The benefits of Dulse include, for example, high levels of protein and fiber. Dulse is a nutrient-rich red alga that has become increasingly popular in health food circles due to its numerous nutrition properties. As a result, more and more experts advise people to implement sea greens into their diets, including dulse.
Ways to Use Dulse in Recipes:
- Mix flaked dulse into homemade salad dressings.
- Use dried flakes on top of popcorn.
- Add strips of whole-leaf dulse to your favorite pickled vegetables.

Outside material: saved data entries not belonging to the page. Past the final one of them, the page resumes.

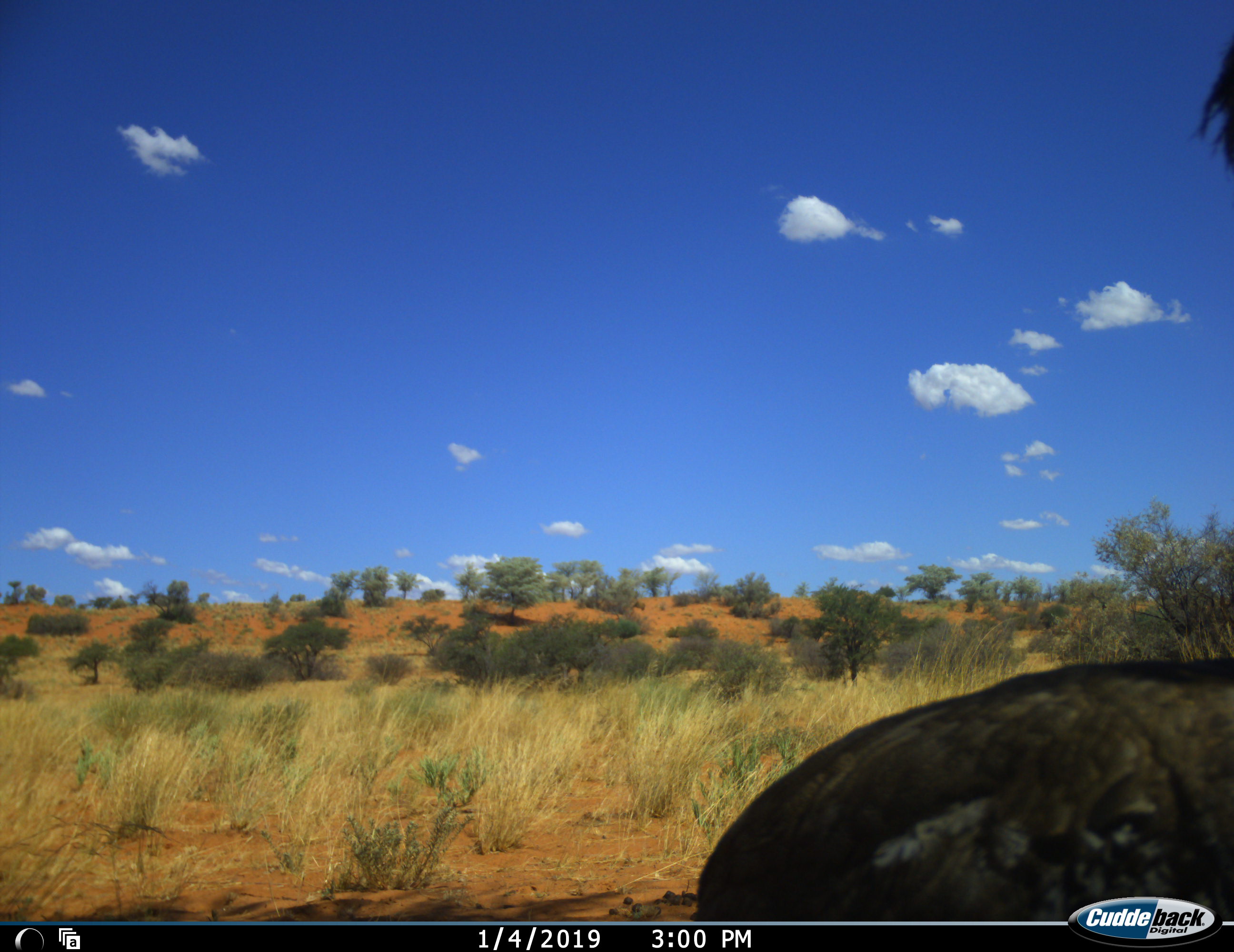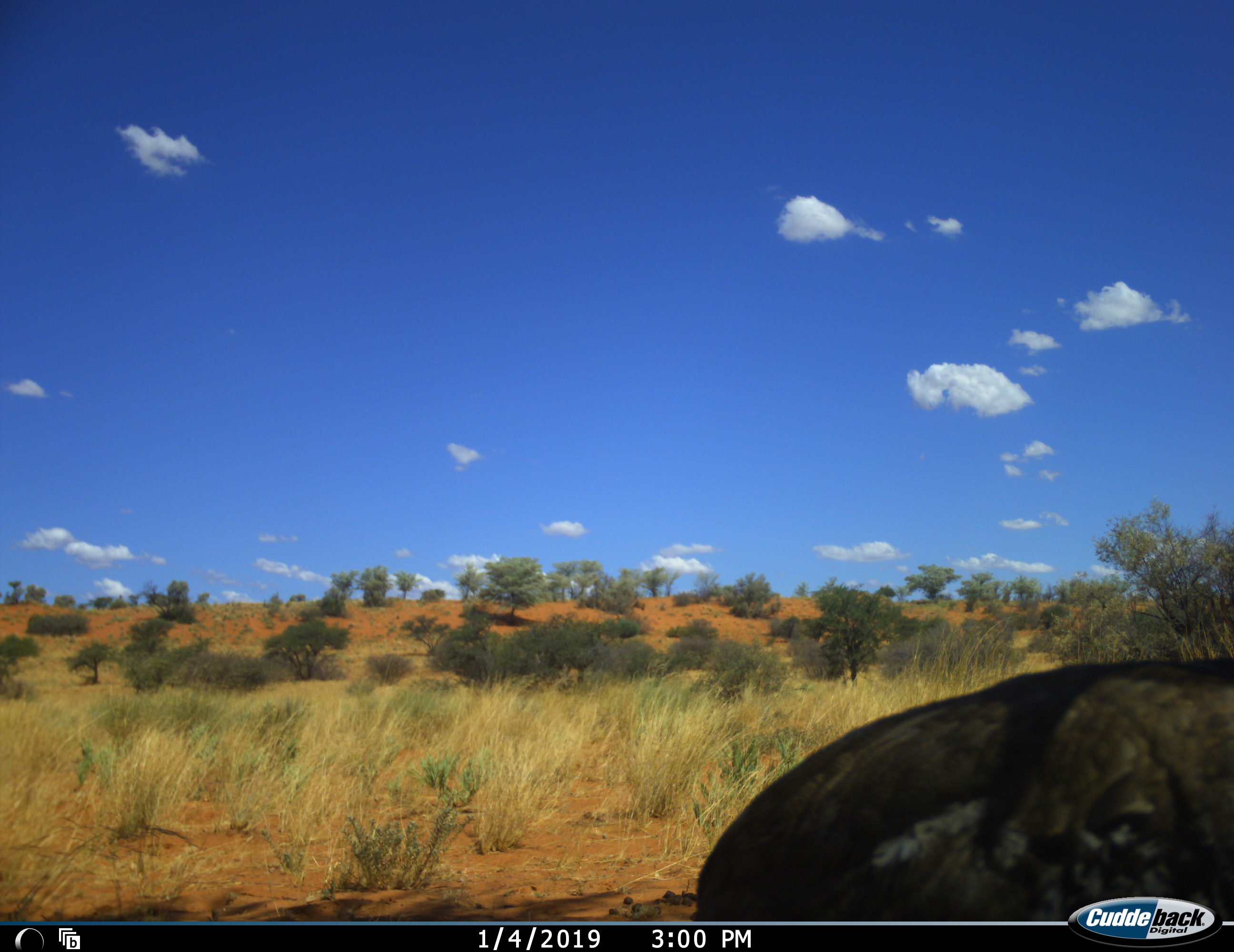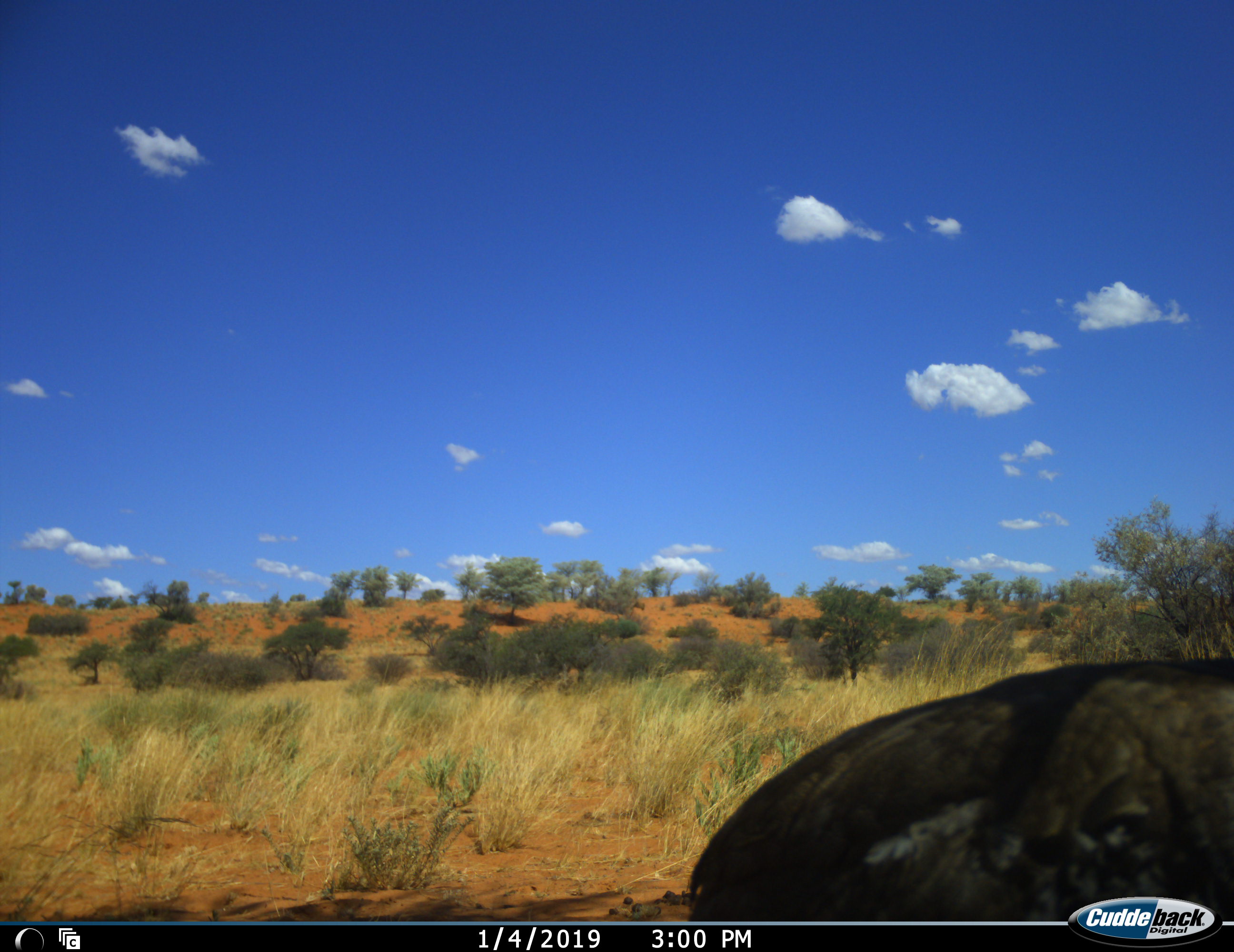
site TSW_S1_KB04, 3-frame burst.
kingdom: Animalia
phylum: Chordata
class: Aves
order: Struthioniformes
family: Struthionidae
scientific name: Struthionidae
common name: ostrich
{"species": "ostrich (Struthionidae)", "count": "1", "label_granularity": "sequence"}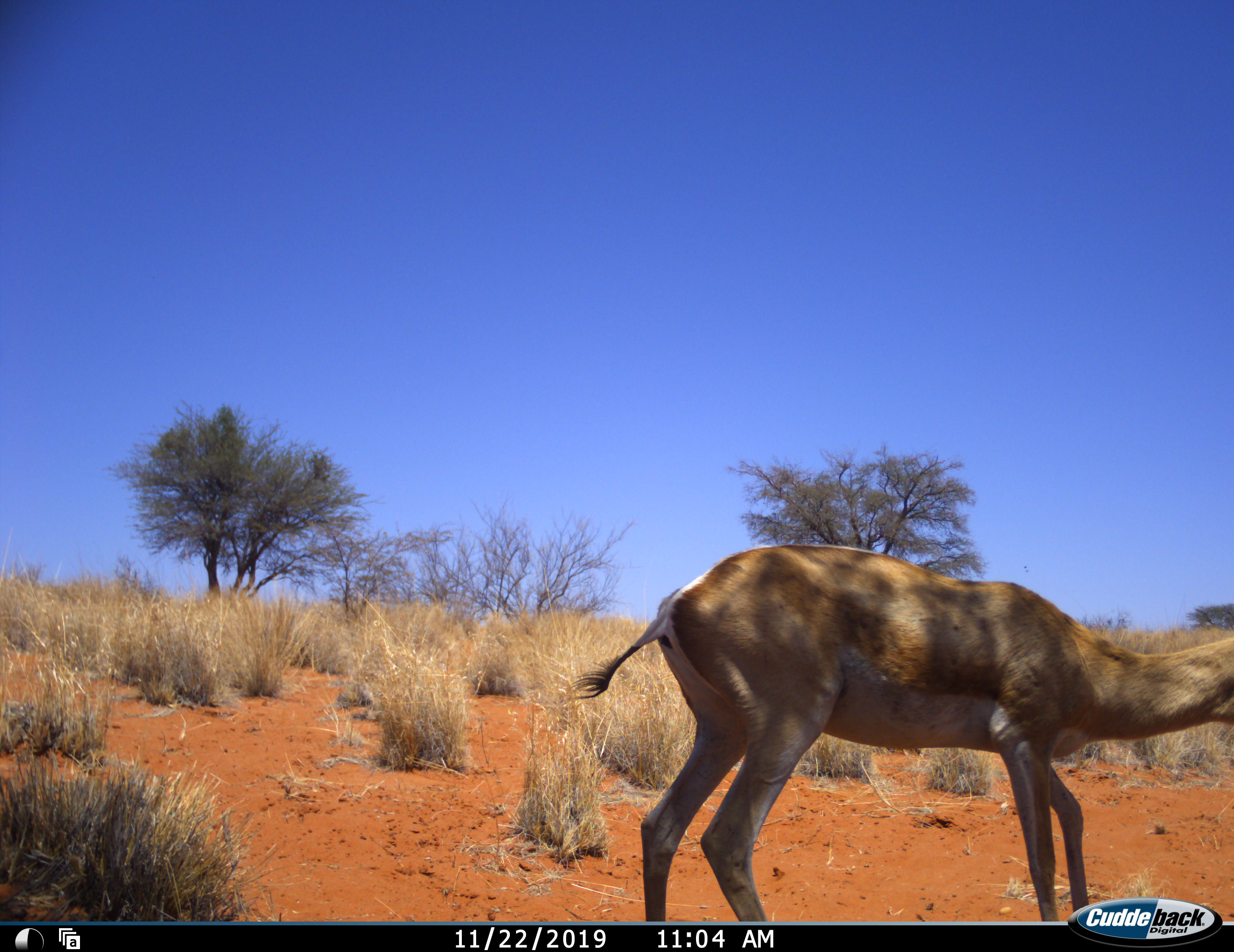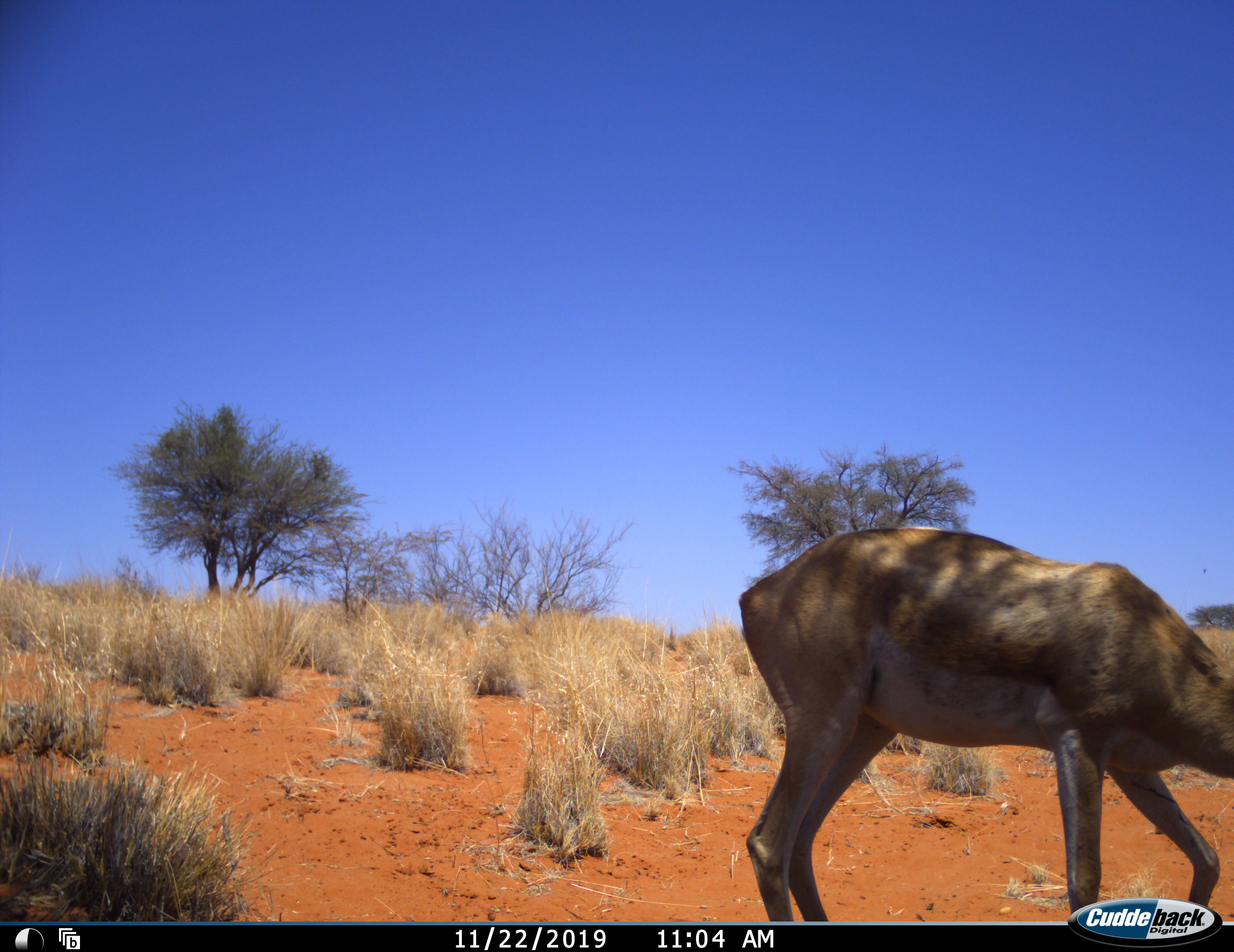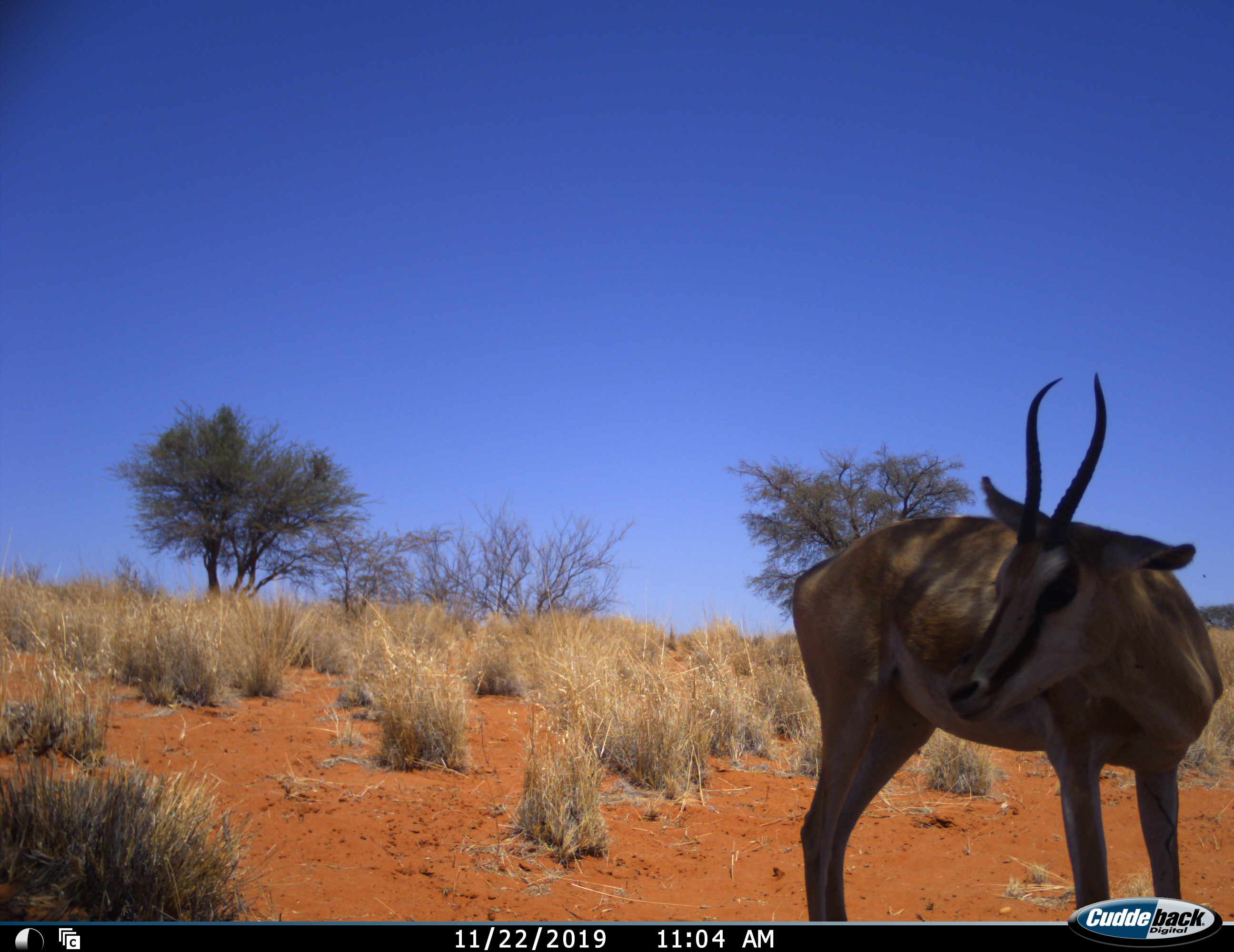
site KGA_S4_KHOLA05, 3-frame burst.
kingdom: Animalia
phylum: Chordata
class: Mammalia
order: Artiodactyla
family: Bovidae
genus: Antidorcas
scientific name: Antidorcas marsupialis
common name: springbok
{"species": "springbok (Antidorcas marsupialis)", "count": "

- Sprinkle flakes over your vegan poke bowl.
- Steep whole-leaf dulse in water for a restorative and savory “tea.”
- Mix flaked dulse into homemade bread dough.
- Add to a bowl of ramen.
- Sprinkle flaked dulse over a baked potato to amp up the flavor of a classic.
Recipe Variations
You can add any vegetables to my vegan chickpea tuna salad recipe. Celery, and green onions, for example, are a must. But feel free to add any chopped vegetables you enjoy, like red peppers, or many people add capers as well.
For instance, I make a vegan curry chickpea sandwich spread seasoned with curry powder. You can add fresh dill to give it a Mediterranean flair or spice it up with red pepper flakes and chili powder. The choice is yours.
Serving Suggestions
If avoiding bread, serve chickpea tuna salad inside a carved-out tomato. All you need is a large, hot house tomato and a paring knife.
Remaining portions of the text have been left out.